What to produce
Retype the entries below exactly, dropping the images.

Listed entries section start

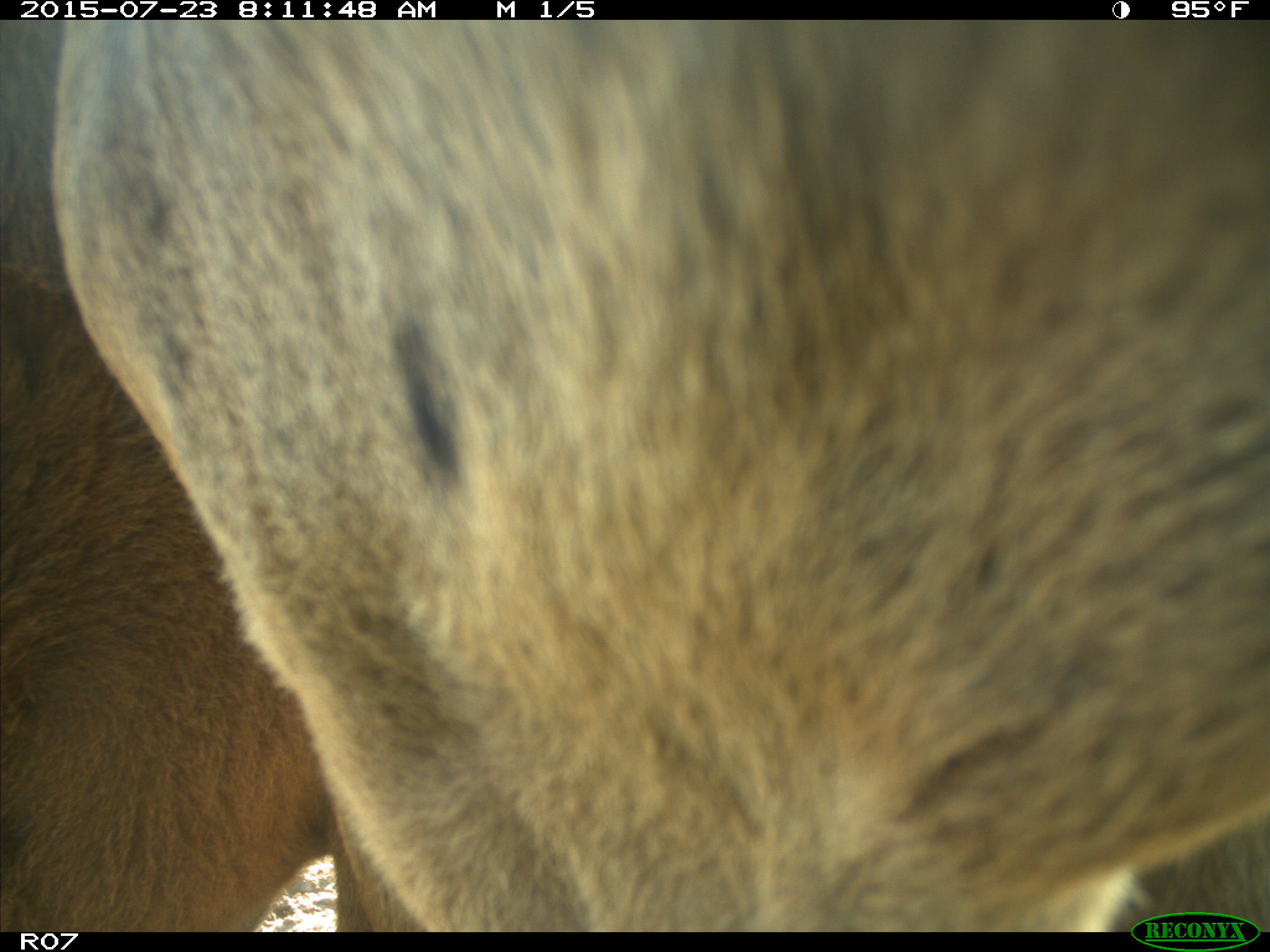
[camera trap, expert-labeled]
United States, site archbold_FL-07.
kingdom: Animalia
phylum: Chordata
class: Mammalia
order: Artiodactyla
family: Bovidae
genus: Bos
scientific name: Bos taurus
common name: domestic cow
Bos taurus (domestic cow).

Listed entries section end

Output
[camera trap, expert-labeled]
United States, site archbold_FL-07.
kingdom: Animalia
phylum: Chordata
class: Mammalia
order: Artiodactyla
family: Bovidae
genus: Bos
scientific name: Bos taurus
common name: domestic cow
Bos taurus (domestic cow).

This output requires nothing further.